Dokumentationsstelle Politischer Islam

Influencer und türkischstämmige Strukturen im Fokus

Die Dokumentationsstelle Politischer Islam hat heute ihren Jahresbericht 2022 online veröffentlicht, der sich neben islamistischen Influencer-Gruppierungen vor allem den Aktivitäten türkischstämmiger Strukturen widmet.

Insbesondere die Ereignisse nach dem Angriff der Hamas auf Israel am 7. Oktober zeigen die Wichtigkeit der Erforschung und Dokumentation des „politischen Islam“, sagte die Direktorin der Stelle, Lisa Fellhofer, gestern bei einem Pressegespräch.

Radikale Gruppierungen nutzten in der Vergangenheit immer wieder eine behauptete Islamfeindlichkeit, aber auch tatsächliche Fälle von rassistischen Angriffen auf Muslime, um für ihre Zwecke zu instrumentalisieren. Im Fokus der Dokumentation von Online-Aktivitäten standen 2022 drei Instagram-Accounts, die durch das Aufzeigen von Langzeitkonflikten – etwa der Situation der Uiguren in Westchina oder Muslimen in Indien – ein Bild der globalen Islamfeindlichkeit zeichnen.

Webdaten mit Bildunterschriften

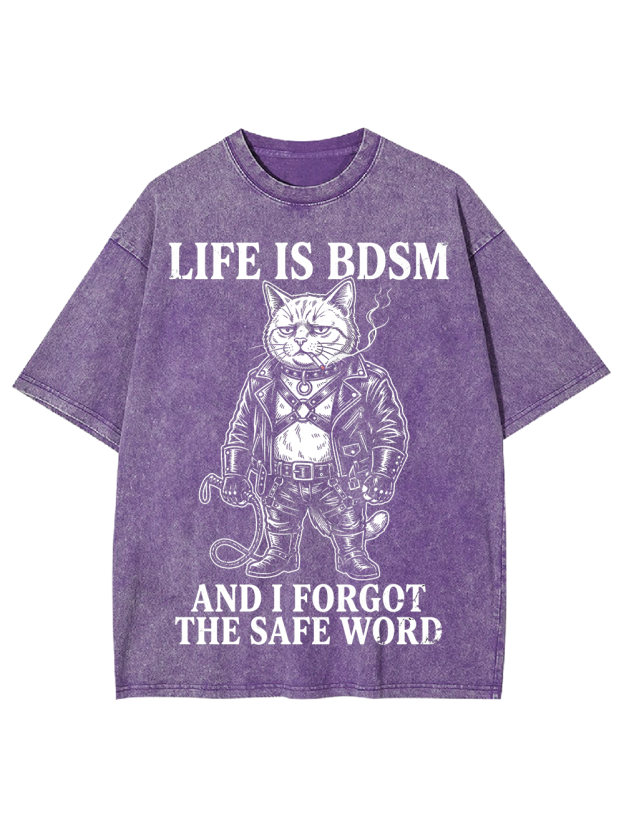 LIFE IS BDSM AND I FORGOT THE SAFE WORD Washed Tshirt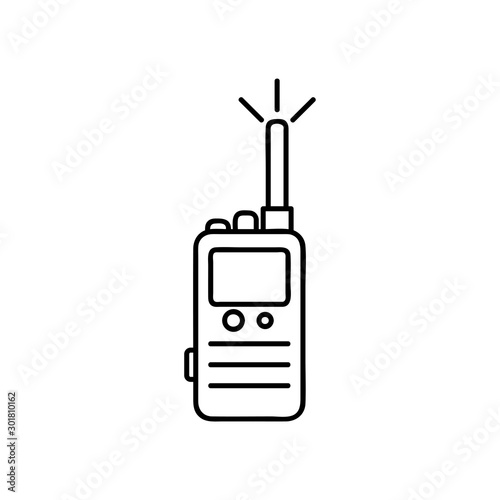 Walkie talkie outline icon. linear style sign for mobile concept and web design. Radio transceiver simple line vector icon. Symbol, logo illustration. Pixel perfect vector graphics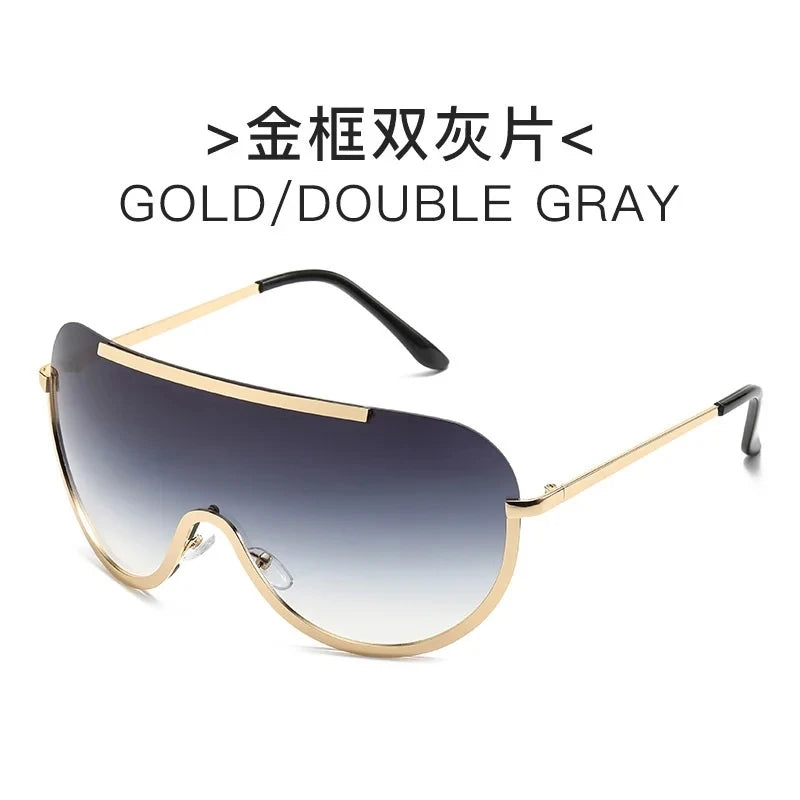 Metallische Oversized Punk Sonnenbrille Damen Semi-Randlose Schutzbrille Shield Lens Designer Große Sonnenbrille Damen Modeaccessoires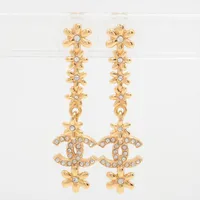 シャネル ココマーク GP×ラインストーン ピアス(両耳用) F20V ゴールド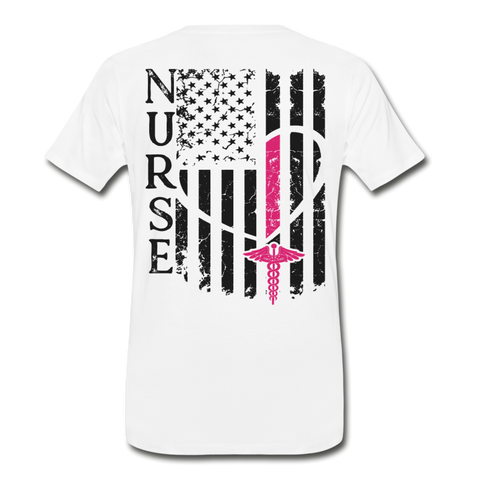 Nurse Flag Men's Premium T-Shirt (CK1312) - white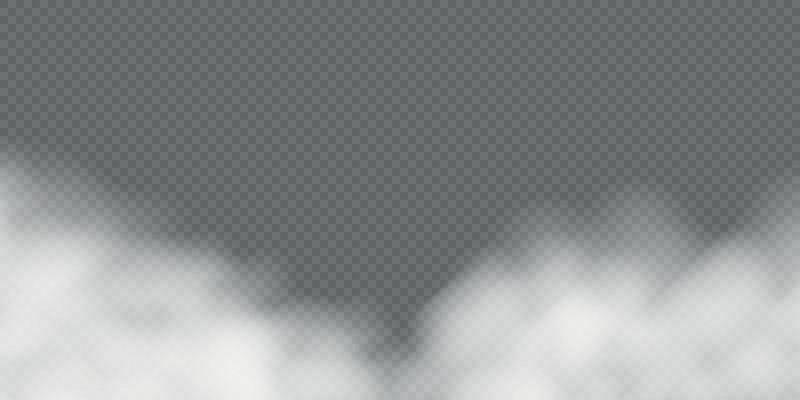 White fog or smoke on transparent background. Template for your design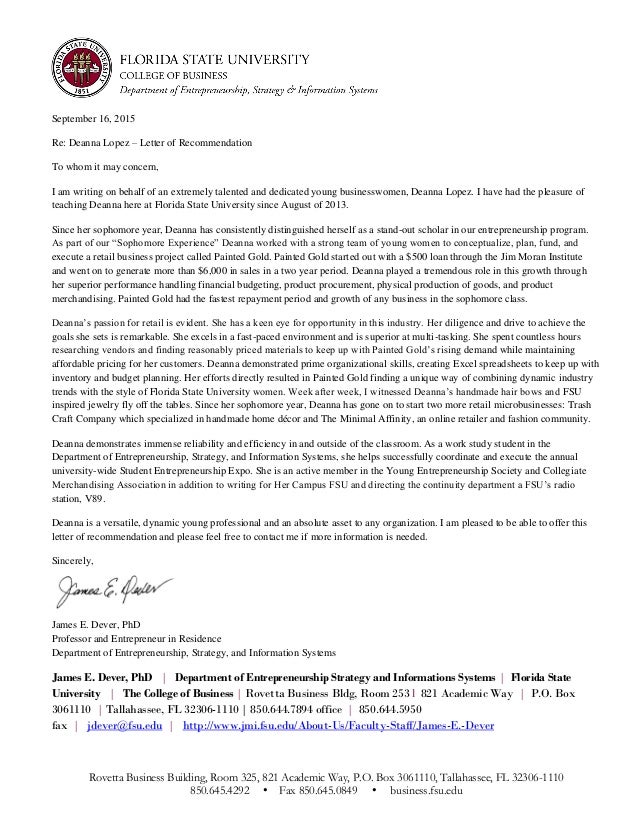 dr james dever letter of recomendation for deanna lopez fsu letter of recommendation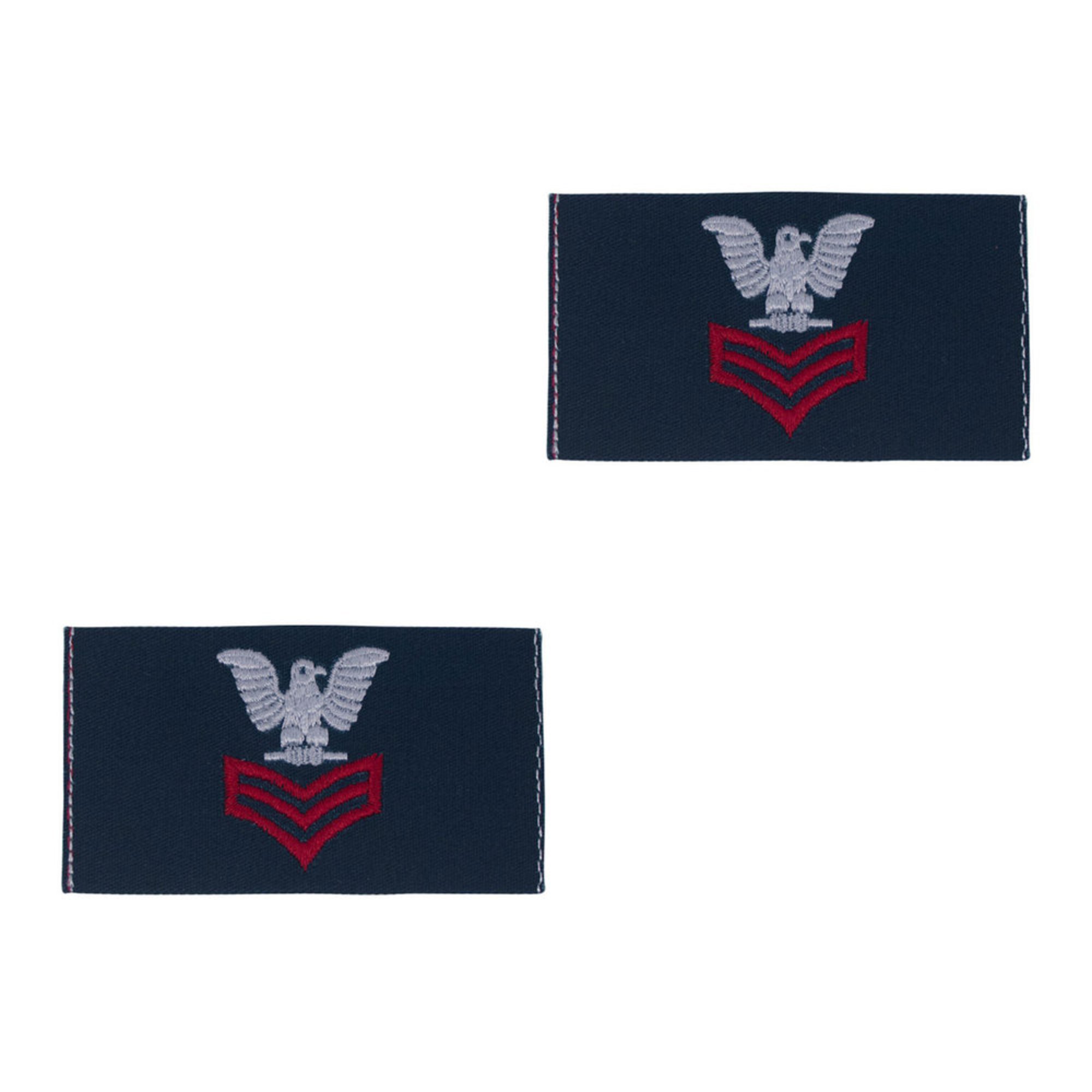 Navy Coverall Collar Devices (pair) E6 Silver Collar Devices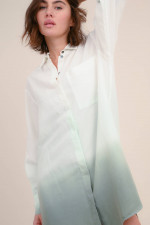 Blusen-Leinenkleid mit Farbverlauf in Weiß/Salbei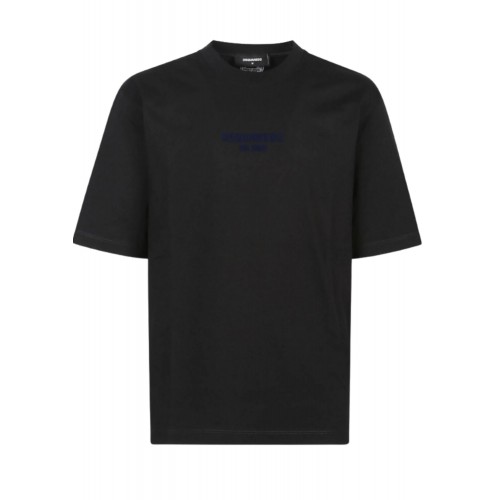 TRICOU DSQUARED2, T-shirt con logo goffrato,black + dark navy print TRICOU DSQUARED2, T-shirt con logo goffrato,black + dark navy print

> **Aufgabe**:
Gib aus dem Text zum Jahresbericht 2022 den Abschnitt wortgetreu wieder, der mit „Insbesondere die Ereignisse“ beginnt und bis einschließlich „bei einem Pressegespräch.“ reicht. Die Einträge werden für die Bearbeitung nicht gebraucht.

> **Lösung siehe unten**:
Insbesondere die Ereignisse nach dem Angriff der Hamas auf Israel am 7. Oktober zeigen die Wichtigkeit der Erforschung und Dokumentation des „politischen Islam“, sagte die Direktorin der Stelle, Lisa Fellhofer, gestern bei einem Pressegespräch.